Für die Stadt ist es ein ganz großer Coup, die größte Ansiedlung eines Wirtschaftsunternehmens der letzten Jahrzehnte. Wenn Esprit künftig sämtliche Kleidung, die das Unternehmen in Europa verkauft, zunächst nach Mönchengladbach liefern lässt, um sie von hier aus in 40 Länder zu verteilen, profitiert die Stadt davon gleich mehrfach: Es entstehen bis Ende 2012 rund 520 Arbeitsplätze, davon rund 50 für Auszubildende.

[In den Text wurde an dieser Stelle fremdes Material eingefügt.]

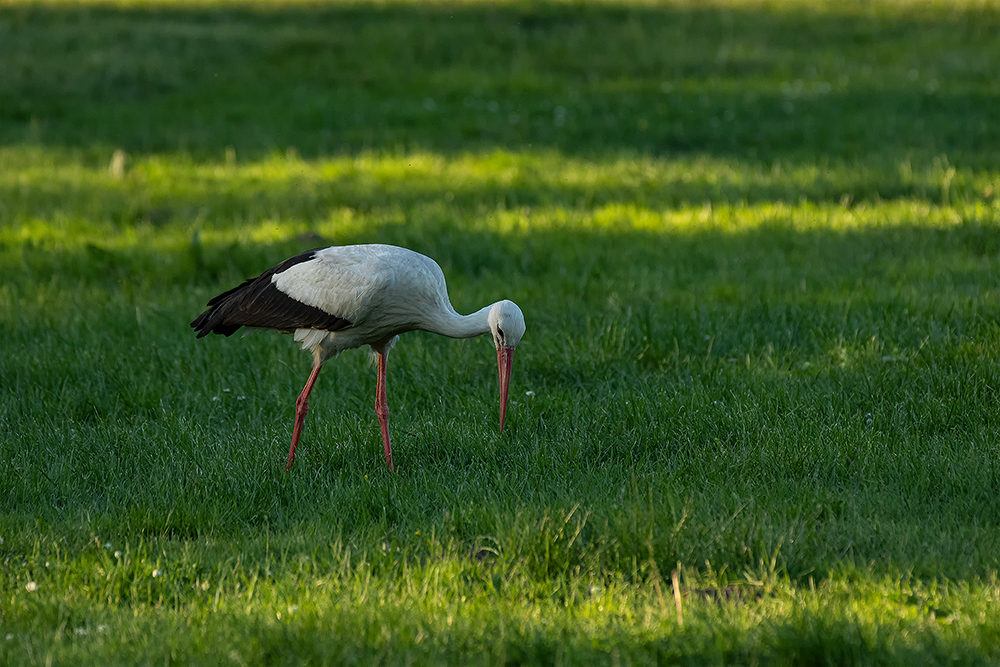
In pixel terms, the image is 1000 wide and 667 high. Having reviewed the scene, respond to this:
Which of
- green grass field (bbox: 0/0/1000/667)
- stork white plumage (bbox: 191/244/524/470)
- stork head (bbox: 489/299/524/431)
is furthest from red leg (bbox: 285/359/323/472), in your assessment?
stork head (bbox: 489/299/524/431)

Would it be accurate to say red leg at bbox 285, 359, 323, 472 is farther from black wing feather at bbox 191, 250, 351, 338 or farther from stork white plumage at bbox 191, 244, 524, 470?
black wing feather at bbox 191, 250, 351, 338

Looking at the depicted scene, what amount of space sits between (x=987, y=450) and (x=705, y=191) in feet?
18.8

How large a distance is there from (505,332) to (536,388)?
0.98 metres

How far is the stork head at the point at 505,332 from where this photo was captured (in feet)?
16.4

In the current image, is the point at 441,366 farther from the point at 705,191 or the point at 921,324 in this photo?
the point at 705,191

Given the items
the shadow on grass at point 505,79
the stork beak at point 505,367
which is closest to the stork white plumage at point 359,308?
the stork beak at point 505,367

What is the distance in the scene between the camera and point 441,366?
632cm

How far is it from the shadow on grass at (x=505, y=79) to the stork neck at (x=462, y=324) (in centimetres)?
709

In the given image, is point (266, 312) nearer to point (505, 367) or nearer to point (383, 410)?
point (383, 410)

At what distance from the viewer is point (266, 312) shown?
5496 mm

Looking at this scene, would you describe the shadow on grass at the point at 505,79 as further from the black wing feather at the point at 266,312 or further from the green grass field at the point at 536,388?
the black wing feather at the point at 266,312

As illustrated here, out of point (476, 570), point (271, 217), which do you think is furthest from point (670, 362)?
point (271, 217)

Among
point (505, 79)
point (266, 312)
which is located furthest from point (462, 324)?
point (505, 79)

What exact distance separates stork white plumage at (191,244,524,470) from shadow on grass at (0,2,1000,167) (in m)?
7.04
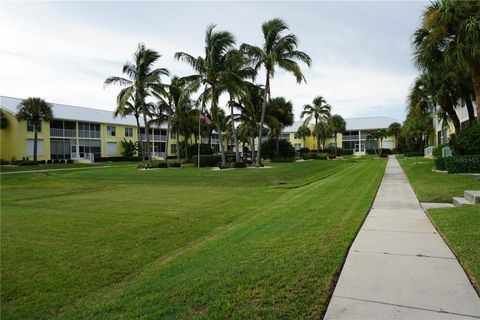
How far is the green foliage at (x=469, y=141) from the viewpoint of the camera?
1525cm

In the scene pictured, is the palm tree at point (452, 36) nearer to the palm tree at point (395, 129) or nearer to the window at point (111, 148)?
the window at point (111, 148)

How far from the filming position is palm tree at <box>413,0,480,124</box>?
46.3 ft

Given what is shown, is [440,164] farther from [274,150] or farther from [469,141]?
[274,150]

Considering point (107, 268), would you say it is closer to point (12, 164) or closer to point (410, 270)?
point (410, 270)

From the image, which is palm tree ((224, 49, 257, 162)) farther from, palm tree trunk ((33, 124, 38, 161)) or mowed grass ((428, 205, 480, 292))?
palm tree trunk ((33, 124, 38, 161))

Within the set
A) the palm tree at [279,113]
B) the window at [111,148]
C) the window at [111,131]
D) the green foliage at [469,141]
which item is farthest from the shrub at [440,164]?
the window at [111,131]

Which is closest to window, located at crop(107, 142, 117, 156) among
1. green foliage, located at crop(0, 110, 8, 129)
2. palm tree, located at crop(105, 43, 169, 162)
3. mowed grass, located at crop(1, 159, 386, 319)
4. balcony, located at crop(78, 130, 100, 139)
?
balcony, located at crop(78, 130, 100, 139)

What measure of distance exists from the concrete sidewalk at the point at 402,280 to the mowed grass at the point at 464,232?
11cm

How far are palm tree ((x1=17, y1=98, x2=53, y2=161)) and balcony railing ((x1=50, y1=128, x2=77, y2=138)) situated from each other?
444cm

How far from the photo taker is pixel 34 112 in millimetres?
38375

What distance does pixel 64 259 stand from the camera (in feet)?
19.3

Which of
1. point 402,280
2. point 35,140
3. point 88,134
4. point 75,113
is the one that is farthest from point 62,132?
point 402,280

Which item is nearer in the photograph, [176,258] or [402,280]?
[402,280]

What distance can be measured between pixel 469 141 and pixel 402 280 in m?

Die Stadt nimmt in nicht unerheblichem Maße Gewerbesteuer ein. Und sie hat einen Wechsel auf die Zukunft. Denn plötzlich gilt Mönchengladbach als einer der großen Logistikstandorte in NRW. „Ich bin absolut sicher, dass sich jetzt weitere Logistikunternehmen für Mönchengladbach entscheiden werden”, sagte gestern bei einer Pressekonferenz Heinz Gräber, Generalbevollmächtigter der Fiege Stiftung, die das neue Esprit-Center als Dienstleister betreibt.
Nähe zum Rhein
Den Ausschlag für Mönchengladbach gab kurioserweise neben der perfekten Autobahnanbindung die relative Nähe zum Rhein. Denn ein guter Teil der Waren, die überwiegend in Asien produziert werden, kommt per Schiff in Rotterdam an. Acht Städte kämpften am Ende um den Esprit-Zuschlag. Mönchengladbach hatte das passende Gelände im Angebot.
Denn Fiege und Esprit suchten nicht nur nach jenen 76 000 Quadratmetern, die sie jetzt gekauft haben und ab sofort bebauen. Sie wollten eine Option auf weitere 160 000 Quadratmeter. „Wir gehen fest davon aus, in Europa weiter zu wachsen”, sagte gestern Ernst-Peter Vogel, Geschäftsführer der Esprit Europe Services GmbH. Darum war der Modekonzern auf der Suche nach einer Fläche, auf der eine bis zu 700 Meter lange Lagerhalle stehen kann. Das ist im bisher verwaisten Regiopark möglich.
65 Millionen Euro investieren Esprit und Fiege. Allein 30 Millionen kostet die aufwändige Lagertechnik. Sie ist auch dafür verantwortlich, dass es noch etwas dauern wird, bis tatsächlich alle 200 Millionen Kleidungsstücke, die Esprit jährlich auf dem europäischen Markt absetzt, in Güdderath sortiert, etikettiert und für die Geschäfte verpackt werden.
Die 180 mal 180 Meter große und 16 Meter hohe Halle mit dem markanten roten Esprit-Schriftzug soll zwar schon im Oktober fertig sein. Doch frühestens im 1. Quartal 2011 ist die Technik installiert. „Die volle Last werden wir erst Ende 2012 erreichen”, so Vogel.
Erst dann werden auch alle Arbeitskräfte benötigt. Rund 120 davon sind hochqualifiziert. Die restlichen 400 sind Lagerarbeiter, die angelernt werden können. Die neuen Arbeitsplätze sind der Hauptgrund, weswegen Oberbürgermeister Norbert Bude von einem „guten Tag für Mönchengladbach” sprach. Und Wirtschaftsförderer Dr. Ulrich Schückhaus, der das Geschäft abgewickelt hatte, bekräftigte, was er schon am Donnerstag in der RP gesagt hatte: „Mönchengladbach ist jetzt ein etablierter Logistik-Standort. Der Regiopark wird bald voll sein.”